3 key steps for running chaos engineering experiments

Only by breaking your systems can you learn to make them better. Just break them in a controlled way

3 key steps for running chaos engineering experiments
Rhys A. (Creative Commons BY or BY-SA)

Chaos engineering is the practice of running thoughtful, planned experiments that teach us how our systems behave in the face of failure. Given the trends around dynamic cloud environments and the rise of microservices, the web continues to grow increasingly complex alongside our dependency on these systems. Making sure failures are mitigated and proactively deterred is more important now than ever.

Even brief issues can hurt customer experience and impact a company’s bottom line. The cost of downtime is becoming a major KPI for engineering teams, and when there’s a major outage the cost can be devastating. In 2017, 98 percent of ITIC surveyed organizations said a single hour of downtime would cost their business over $100,000. One major outage could cost a single company millions of dollars. The CEO of British Airways recently revealed that a technological failure that stranded tens of thousands of British Airways passengers in May 2017 cost the company 80 million pounds ($102.19 million USD).

This is why companies who proactively prepare for these scenarios will be much better off than those who wait for the next incident. Below are three key steps for running effective chaos engineering experiments within your organization. Start with a single host, container, or microservice in your test environment. Then try to crash several of them. Once you’ve hit 100 percent in your test environment, reset to the smallest bit possible in production and take it from there. 

Chaos engineering step #1: Plan an experiment

One of the most powerful questions in chaos engineering is “What could go wrong?” Start with forming a hypothesis about how a system should behave when it becomes under stress. By thinking about your services and environments upfront, you can better prioritize which scenarios are more likely (or more frightening) and should be tested first. By sitting down as a team and whiteboarding your services, dependencies, and data stores, you can also formulate some worst case scenarios.

If you don’t know exactly where to start, injecting a failure or a delay into each of your dependencies is a great way to begin understanding your systems better.

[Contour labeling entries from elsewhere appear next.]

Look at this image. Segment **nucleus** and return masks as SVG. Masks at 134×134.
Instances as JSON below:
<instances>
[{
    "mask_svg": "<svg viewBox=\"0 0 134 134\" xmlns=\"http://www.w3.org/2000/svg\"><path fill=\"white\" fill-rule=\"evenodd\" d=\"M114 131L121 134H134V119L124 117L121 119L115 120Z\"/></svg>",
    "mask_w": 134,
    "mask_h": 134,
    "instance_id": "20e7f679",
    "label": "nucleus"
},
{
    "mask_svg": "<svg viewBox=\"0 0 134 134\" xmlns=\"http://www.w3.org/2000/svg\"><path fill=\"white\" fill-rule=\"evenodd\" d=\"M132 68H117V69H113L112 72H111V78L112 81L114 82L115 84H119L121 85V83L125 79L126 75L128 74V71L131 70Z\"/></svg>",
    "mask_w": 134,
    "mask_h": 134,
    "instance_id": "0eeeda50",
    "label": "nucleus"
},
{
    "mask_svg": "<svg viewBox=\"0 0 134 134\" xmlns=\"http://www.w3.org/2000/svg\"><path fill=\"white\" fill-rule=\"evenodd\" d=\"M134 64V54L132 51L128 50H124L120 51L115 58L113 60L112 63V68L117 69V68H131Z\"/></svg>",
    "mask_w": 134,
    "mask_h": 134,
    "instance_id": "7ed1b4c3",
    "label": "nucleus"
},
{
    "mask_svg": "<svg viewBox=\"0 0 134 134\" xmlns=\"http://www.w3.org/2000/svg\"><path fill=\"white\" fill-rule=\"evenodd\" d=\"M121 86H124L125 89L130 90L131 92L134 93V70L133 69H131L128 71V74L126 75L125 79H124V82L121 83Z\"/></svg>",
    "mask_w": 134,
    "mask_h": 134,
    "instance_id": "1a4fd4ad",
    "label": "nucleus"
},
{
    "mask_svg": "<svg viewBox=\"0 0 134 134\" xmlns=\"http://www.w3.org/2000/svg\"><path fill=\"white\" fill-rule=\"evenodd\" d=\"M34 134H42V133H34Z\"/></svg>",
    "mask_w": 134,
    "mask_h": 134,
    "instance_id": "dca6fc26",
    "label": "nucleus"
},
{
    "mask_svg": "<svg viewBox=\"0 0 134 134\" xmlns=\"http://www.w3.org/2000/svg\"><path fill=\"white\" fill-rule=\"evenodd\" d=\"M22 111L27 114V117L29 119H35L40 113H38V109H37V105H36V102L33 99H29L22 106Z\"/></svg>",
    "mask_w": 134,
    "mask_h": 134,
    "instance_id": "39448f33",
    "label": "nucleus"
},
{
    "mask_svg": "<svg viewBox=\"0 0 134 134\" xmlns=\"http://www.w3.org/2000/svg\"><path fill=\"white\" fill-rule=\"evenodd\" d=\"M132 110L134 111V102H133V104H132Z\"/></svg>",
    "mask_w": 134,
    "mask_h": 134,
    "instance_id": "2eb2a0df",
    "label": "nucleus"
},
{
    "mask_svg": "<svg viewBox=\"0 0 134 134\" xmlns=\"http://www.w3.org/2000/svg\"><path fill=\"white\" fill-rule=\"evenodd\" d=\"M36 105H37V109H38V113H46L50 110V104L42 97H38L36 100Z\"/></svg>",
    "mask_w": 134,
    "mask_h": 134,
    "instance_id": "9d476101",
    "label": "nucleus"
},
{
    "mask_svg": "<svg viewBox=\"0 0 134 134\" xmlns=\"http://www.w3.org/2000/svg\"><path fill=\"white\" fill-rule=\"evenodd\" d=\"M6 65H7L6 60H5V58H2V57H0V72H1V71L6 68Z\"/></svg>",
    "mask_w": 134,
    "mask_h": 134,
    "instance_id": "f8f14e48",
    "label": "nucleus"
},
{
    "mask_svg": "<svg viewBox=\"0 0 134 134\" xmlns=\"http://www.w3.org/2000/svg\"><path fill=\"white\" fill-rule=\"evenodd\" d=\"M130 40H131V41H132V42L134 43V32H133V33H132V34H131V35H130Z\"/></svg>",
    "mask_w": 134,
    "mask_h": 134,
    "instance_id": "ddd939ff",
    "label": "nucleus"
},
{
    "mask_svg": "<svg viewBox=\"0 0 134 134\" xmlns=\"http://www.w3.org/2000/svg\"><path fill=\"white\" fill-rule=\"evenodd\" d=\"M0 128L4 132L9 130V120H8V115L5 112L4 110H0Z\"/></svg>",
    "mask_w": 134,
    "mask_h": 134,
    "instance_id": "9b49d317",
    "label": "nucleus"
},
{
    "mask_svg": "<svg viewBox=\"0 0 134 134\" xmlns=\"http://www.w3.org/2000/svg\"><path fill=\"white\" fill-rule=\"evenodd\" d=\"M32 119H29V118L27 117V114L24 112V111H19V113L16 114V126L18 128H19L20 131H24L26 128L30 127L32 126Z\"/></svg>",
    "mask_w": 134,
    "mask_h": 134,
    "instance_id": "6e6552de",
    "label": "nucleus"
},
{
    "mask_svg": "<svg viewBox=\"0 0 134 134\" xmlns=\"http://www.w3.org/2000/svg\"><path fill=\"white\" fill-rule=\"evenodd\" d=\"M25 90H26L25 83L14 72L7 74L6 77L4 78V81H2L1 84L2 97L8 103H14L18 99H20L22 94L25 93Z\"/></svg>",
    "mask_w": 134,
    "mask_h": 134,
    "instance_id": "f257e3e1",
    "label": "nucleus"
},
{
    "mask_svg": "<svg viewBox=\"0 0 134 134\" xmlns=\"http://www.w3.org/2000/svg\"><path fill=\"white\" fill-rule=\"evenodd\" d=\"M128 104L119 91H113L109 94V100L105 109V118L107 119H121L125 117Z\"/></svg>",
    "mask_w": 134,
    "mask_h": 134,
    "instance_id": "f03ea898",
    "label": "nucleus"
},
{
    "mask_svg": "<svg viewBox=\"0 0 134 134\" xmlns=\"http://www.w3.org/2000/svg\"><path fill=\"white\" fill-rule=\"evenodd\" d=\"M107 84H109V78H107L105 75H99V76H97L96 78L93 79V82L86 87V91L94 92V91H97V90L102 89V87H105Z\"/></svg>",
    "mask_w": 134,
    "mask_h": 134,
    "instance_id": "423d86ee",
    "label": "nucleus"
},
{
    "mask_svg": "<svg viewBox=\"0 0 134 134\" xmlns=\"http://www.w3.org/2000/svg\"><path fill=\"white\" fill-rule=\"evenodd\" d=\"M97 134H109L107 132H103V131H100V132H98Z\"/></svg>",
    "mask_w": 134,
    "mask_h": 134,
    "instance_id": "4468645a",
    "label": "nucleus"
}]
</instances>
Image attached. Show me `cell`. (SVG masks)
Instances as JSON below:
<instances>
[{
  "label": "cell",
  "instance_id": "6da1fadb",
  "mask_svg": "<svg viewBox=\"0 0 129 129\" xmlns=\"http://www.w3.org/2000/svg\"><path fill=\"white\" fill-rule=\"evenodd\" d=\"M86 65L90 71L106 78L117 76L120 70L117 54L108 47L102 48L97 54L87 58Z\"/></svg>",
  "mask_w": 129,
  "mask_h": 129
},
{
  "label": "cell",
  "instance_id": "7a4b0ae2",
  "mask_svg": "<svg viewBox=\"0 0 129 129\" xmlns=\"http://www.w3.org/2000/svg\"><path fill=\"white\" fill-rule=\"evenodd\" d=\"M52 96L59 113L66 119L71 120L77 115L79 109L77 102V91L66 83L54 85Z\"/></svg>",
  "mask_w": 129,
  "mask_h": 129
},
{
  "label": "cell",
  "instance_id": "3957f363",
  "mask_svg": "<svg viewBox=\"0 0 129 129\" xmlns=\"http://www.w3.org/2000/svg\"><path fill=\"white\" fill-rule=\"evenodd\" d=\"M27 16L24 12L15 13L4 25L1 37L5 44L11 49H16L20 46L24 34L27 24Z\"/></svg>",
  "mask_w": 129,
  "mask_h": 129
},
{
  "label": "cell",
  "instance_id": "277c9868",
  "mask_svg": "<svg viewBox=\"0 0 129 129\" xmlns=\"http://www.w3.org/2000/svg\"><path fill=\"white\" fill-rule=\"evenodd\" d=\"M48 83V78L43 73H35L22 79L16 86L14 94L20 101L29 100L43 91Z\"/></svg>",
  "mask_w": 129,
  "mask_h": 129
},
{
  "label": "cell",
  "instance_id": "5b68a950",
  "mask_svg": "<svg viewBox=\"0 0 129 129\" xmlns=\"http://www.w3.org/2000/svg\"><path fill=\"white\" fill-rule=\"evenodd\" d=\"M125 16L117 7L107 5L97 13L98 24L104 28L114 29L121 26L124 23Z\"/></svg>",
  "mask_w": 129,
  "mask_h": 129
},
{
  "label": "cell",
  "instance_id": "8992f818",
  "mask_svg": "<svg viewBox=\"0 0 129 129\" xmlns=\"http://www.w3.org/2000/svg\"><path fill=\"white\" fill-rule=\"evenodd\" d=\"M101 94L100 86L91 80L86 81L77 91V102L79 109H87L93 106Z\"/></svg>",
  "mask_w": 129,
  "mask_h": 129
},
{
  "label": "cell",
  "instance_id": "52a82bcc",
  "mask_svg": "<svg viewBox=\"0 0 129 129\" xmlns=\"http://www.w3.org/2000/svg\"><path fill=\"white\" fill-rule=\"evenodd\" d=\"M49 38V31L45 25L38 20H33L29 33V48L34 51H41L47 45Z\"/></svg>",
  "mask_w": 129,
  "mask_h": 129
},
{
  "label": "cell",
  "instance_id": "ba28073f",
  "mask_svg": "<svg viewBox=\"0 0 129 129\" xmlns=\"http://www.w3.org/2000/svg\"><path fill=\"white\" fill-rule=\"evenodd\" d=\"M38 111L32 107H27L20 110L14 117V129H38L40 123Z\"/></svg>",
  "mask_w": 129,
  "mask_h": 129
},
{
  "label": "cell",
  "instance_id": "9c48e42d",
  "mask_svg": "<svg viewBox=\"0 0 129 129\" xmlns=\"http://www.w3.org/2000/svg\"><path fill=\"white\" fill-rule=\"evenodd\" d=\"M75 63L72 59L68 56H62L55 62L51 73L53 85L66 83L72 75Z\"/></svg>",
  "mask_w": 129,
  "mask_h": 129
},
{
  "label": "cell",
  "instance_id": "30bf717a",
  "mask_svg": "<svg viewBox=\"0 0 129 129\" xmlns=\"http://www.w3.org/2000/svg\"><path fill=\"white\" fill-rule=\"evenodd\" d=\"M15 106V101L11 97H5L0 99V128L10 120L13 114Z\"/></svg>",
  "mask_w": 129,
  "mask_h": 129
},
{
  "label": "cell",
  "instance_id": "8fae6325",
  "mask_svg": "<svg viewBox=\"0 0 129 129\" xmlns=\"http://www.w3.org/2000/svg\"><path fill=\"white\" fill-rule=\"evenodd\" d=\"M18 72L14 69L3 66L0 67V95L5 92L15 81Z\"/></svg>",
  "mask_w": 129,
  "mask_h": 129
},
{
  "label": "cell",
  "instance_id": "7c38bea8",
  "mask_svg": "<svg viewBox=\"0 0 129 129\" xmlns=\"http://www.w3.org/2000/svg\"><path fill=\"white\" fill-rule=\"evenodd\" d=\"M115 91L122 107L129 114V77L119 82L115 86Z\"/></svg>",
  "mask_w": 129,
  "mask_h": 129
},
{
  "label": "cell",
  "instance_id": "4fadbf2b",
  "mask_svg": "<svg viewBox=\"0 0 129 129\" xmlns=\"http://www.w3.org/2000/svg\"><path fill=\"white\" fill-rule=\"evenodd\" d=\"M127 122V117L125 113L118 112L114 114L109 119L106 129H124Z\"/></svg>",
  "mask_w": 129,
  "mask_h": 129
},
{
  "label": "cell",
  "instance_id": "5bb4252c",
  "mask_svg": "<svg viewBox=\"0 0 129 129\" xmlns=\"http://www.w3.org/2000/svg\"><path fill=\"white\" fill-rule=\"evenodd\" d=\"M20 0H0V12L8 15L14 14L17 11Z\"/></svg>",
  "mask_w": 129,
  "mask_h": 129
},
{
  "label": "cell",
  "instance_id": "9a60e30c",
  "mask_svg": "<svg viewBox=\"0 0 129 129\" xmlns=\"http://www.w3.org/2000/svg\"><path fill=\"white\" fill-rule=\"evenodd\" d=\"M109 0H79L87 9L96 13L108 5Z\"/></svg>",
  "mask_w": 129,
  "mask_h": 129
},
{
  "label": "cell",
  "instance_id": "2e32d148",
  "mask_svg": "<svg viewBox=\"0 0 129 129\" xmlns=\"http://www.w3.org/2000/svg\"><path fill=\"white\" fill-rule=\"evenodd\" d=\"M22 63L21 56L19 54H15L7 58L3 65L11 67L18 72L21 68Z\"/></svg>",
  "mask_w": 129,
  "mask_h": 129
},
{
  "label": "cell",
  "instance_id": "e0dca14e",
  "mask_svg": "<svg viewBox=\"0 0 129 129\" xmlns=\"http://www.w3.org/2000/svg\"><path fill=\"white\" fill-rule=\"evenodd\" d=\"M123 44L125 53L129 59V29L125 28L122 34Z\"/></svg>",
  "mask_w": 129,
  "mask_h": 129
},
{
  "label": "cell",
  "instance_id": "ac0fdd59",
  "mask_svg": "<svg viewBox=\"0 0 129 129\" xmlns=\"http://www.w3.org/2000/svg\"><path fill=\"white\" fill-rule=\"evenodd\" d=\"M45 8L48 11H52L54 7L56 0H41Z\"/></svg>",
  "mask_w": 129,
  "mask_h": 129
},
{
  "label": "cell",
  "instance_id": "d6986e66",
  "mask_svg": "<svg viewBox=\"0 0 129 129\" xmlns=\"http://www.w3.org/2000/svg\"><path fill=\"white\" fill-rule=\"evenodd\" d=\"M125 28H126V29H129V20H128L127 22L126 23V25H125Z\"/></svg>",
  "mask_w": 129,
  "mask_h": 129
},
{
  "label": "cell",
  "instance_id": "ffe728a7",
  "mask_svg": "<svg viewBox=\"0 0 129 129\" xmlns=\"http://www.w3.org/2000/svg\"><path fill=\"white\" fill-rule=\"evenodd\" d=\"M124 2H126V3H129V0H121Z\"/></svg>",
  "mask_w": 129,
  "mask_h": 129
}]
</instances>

And by discussing the scenario with your team, you can hypothesize on the expected outcome when running live. What will be the impact to customers, to your service, or to your dependencies?

Chaos engineering step #2: Contain the blast radius

Next, you should design the smallest possible experiment to effectively test your system. By starting small, even if things screw up, it won’t cause an outage. The idea is to understand how failure plays out, then scale it up as trust in the system grows. At each step you should be validating assumptions at scale and building confidence in your systems. 

Start by asking questions like does your code handle error conditions? Do you have insight into these failures? Then at a larger scale, you can focus on scale. Do you protect yourself from load spikes by “backing off” on dependencies that are under water? It is good to have a key performance metric that correlates to customer success (such as orders per minute, or stream starts per second). If you see an impact to these metrics, you want to halt the experiment immediately.

Chaos engineering step #3: Scale or roll back

Finally, you want to measure the impact of the failure at each step. This could be the impact on latency, requests per second, or system resources. You should also survey your dashboards and alarms for unintended side effects. When the experiment completes, you should have a much better understanding of your systems’ real-world behavior.

Important to note: Always have a plan in case things go wrong. If you’re running commands by hand, be careful not to break SSH or control plane access to your instances. One of the core aspects of our chaos engineering tool, Gremlin, is safety—all of Gremlin’s attacks can be reverted immediately, allowing you to safely abort and return to steady state if things go wrong.

After running an effective chaos engineering experiment, there are essentially two outcomes: Either you’ve verified that your system is resilient to the failure you introduced, or you’ve found a problem that you need to fix. Both of these are good outcomes! Now go have fun breaking things. 

Kolton Andrus is co-founder and CEO of Gremlin. Previously he was a chaos engineer at Netflix improving streaming reliability and operating the edge services. He designed and built F.I.T., Netflix’s failure injection service.